Unfortunately, as with so much that affects our popular culture, this man’s legacy is also an excuse to unveil a leftist political agenda, the likes of which Bob Hope would be the first to denounce.

On display are items from Hope’s personal papers, joke files, films, and radio and TV broadcasts. This exhibit really makes you feel that the 20th century was more like distant history. It follows that it would be educational to walk students through exhibits like this to give them information that we older people have deeply ingrained in our memories.

Alan Gevinson, the Library of Congress exhibit curator, told Penny Starr of CNSNews.com that Hope’s daughter Linda and son Kelly have seen the exhibit and approved of it. But that doesn’t mean a Bob Hope fan wouldn’t expect more than this.
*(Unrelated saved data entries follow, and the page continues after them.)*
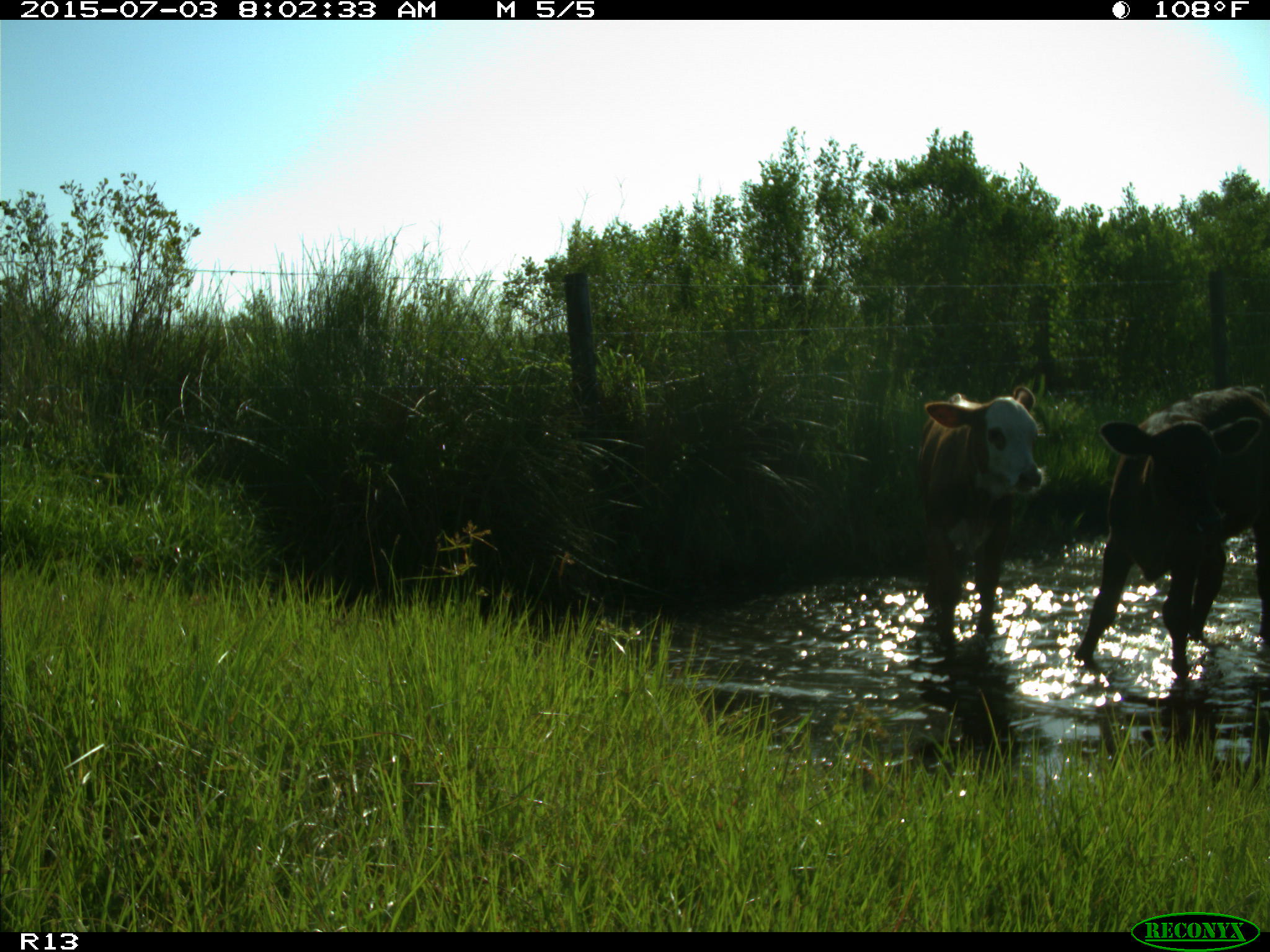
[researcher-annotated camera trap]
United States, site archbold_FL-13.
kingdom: Animalia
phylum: Chordata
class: Mammalia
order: Artiodactyla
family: Bovidae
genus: Bos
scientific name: Bos taurus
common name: domestic cow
Unfortunately, this exhibit seems to consider Hope merely an excuse for a much broader exhibit sprawling all over a myriad of topics. It gives the impression that what the Library calls its “treasured” Hope Collection would fit in about three boxes. Much of its Hope Collection material is contained in the very back of the exhibit space in dimly lit corners where it’s hard to even read the exhibits.

Instead, the first thing a visitor would notice and absorb is the video presentation, hosted by Comedy Central star Stephen Colbert. Think of all the archival television material they could use to showcase Bob Hope entertaining the troops, and remembering all the stars who generously donated their time to bringing the home front to the war front, especially at Christmas time. But the Library of Congress displays its boredom with Hope in the interests of a broader topic. But while they broadened the subject, the exhibit didn’t have the slightest whisper of interest in who’s been entertaining the troops in the last few decades, and honoring them.

Instead we get Colbert, in his usual self-absorbed shtick, showing clips of himself joking with Del. Eleanor Holmes Norton: “Why are you undressing me with your eyes now?”

The Library’s bureaucrats found room for a section touting “Government Support for the Arts,” and how “federal support for the arts remained unrealized until the twentieth century,” with the founding of the National Endowment for the Arts. There was no space for debating the wisdom or the controversies of that agency.

But there was space for debating Bob Hope. A letter is on display written by feminists who claim they want to stage their own U.S.O. show, since Hope was a incorrigible sexist. “Since this is a counter-U.S.O. show, we think that the script should have none of the sexist scenes in it that Bob Hope specials have, dancing girls or any portrayal of Women (sic) being inferior to men (which they aren’t),” the feminists declare.

Political correctness seems to overwhelm the supposed exhibit topic of “American comedians commenting on the political scene in satires that have entertained and rattled the political establishment.” In the video, Colbert proclaims Hollywood movies “draw the nation’s attention to matters of urgent importance,” with scenes shown from the union-glorifying film “Norma Rae” and the movie “Milk,” Sean Penn’s portrayal of slain gay San Francisco city councilman.

Under the title “Causes and Controversies,” exhibit highlights include video footage of Jane Fonda visiting North Vietnam, the polar opposite of Bob Hope. There’s an exhibit on “A Climate of Fear,” how “the entertainment industries suffered greatly” from McCarthyism.

This isn’t about comedians or satire at all.

In this exhibit in our nation’s capital, Bob Hope deserves better than to be treated as a mere introductory point to shoehorn in every other political controversy of the last century. An unabashed Republican, Hope bent backward to keep politics out of his performances when entertaining troops or doing anything as an “ambassador” of the United States.  It’s why he was beloved by people in both parties. If people wanted today to find a role model for national unity and civility, they could no better than that.